I have already tried it, but it still doesn’t work.

translator_bot · June 23, 2024, 8:35am

| username: kwongping2020 | Original post link

Hmm, I also suspect it might be due to this reason.
However, since it’s a production environment, using tiup cluster edit-config ${cluster-name} requires restarting the cluster, which is not feasible at the moment. Additionally, it’s not certain if this is the cause.

translator_bot · June 23, 2024, 8:35am

| username: 长安是只喵 | Original post link

Didn’t it say that versions before 5.3 cannot be upgraded online to versions after 5.3 for TiFlash?

translator_bot · June 23, 2024, 8:35am

| username: kwongping2020 | Original post link

The image you provided is not accessible. Please provide the text you need translated.

translator_bot · June 23, 2024, 8:35am

| username: 长安是只喵 | Original post link

Yes, that’s exactly what I meant.

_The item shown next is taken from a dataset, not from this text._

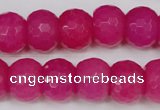 CCN165 15.5 inches 12*16mm faceted rondelle candy jade beads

It seems a bit complicated, so it’s better to just delete the TiFlash replica and add it back after the upgrade.

translator_bot · June 23, 2024, 8:35am

| username: kwongping2020 | Original post link

I have now upgraded and deleted TiFlash, and I can no longer add TiFlash or other components. It keeps indicating a directory conflict.